Справца вздохнул, поднял очи к небу, шепотом сотворил молитву и вышел. Панна Мария осталась сидеть в креслах, уронив руки на колени. В зале было сумрачно, несмотря на еще ранний час. Но в этом году осень во Львове не удалась. Не сияли золотом склоны Высокого замка. Над городом кругами бродили угрюмые тучи.
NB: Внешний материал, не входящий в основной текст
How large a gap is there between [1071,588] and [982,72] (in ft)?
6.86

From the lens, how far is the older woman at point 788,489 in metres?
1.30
В воздухе висел мелкий назойливый дождик… Анна отказалась принять от Марии деньги: «Зачем мне? Не надо мне вашего золота. Он все равно вернется. Я знаю: он придет!» Уж не подумала ли Анна, что ей предлагают плату за смерть сына? А если заглянуть в самую глубину сознания, туда, где кроются мысли неясные, нечеткие, которые и в слова не втиснешь, так нет ли правды, в том, что Анна заподозрила? Что было бы с Василием, если бы не их знакомство и не совещания в фольварке? Может быть, он не отправился бы к Мазепе, а остался во Львове, вновь поступил бы на службу к Лянскоронскому… Ох этот Лянскоронский с его неизменными розами и письмами на разноцветной бумаге!

— Кто здесь? Опять вы? — Она сама испугалась, услышав свой голос: перед нею вновь стоял справца. — О чем вы говорите? Кто стоит у двери? Пан Лянскоронский? Я же сказала, что плохо чувствую себя!.. Или же нет — зовите!

Она даже не поднялась навстречу гостю, а только молча указала на пустое кресло.

Лянскоронский был оригиналом. Это выражалось, в частности, в том, что одевался он нарочито старомодно. Парчовая перевязь через правое плечо (хотя шпаги он не носил), перчатки с раструбами, трость и розетка из лент на плече. Ленты были красного и белого цвета. По какой-то причине, одному ему известной, пан Венцеслав считал, будто это любимые цвета панны Марии. Потому и слал ей белые и алые розы.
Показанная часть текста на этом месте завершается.